Mozambique is a developing country and has still not recovered from the civil war that ran from 1977 to 1992. In February of this year, the escalation of violence prompted Mozambican President Filipe Nyusi to call for assistance from the SADC. However, aside from Tanzania, the SADC has been slow to respond. Many members of the government are consumed with managing the coronavirus and cannot spend more on military expenditure. A solution to the insurgency requires a muscular response from other members of the SADC and the international community, such as the UN and African Union to stem the tide. 

However, the immediate military problem exists separate from the more deep-seated development problems in Cabo Delgado. Ultimately the root cause is a lack of jobs and development as the region has been neglected since the 1970s. Human rights campaigner David Matsinhe said that in the absence of government services, people had lost access to the land they relied on for food, shelter and income. What is more, people are deemed unqualified for jobs in the new industries, such as mining and gas extraction, that tap the region’s mineral wealth. 

Seizure of Mocimboa de Praia

In August 2020, militants linked to Islamic State seized the heavily defended port Mocimboa da Praia in the Cabo Delgado region.
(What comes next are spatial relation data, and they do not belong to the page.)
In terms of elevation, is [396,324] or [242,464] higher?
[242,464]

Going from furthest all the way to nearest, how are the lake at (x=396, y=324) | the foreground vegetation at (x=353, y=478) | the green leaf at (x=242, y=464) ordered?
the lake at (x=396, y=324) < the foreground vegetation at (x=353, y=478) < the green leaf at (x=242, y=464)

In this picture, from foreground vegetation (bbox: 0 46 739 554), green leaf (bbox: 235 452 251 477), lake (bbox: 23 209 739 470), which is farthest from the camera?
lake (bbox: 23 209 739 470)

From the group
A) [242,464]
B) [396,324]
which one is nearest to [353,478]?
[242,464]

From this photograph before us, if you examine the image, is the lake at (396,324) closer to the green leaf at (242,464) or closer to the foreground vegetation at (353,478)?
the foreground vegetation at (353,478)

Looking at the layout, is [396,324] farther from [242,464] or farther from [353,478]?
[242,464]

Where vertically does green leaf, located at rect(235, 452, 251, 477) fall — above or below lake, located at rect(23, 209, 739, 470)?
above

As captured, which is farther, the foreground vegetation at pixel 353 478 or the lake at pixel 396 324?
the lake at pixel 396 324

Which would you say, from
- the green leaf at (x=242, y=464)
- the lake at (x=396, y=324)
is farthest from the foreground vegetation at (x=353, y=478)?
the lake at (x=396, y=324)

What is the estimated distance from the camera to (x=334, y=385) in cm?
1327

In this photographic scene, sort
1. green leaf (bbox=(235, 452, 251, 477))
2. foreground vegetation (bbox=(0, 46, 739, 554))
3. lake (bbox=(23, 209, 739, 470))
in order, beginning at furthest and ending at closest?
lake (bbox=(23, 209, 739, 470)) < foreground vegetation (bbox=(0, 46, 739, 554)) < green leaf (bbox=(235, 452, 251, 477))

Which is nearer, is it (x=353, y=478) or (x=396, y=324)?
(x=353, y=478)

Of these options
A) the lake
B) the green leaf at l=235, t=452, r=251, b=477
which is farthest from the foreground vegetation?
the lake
Mocimboa da Praia is close to the site of natural gas projects worth $60m. During the attack, Mozambique security forces were low on ammunition and abandoned the town by boat. In the same week, IS claimed that it had taken over two military bases near Mocimboa da Praia, killed Mozambique soldiers and captured weaponry, including machine guns. 

A real test for the strength of the insurgency would be whether they consider themselves equipped enough to hold onto the strategically important town. If they do, it will point towards the insurgency’s confidence and availability of soldiers, supplies, and appetite for risk. 

The recent intensification of the conflict this year is a worrying development and increases the volume of potential risks. Not only to Mozambique but to its neighbours in the region as well.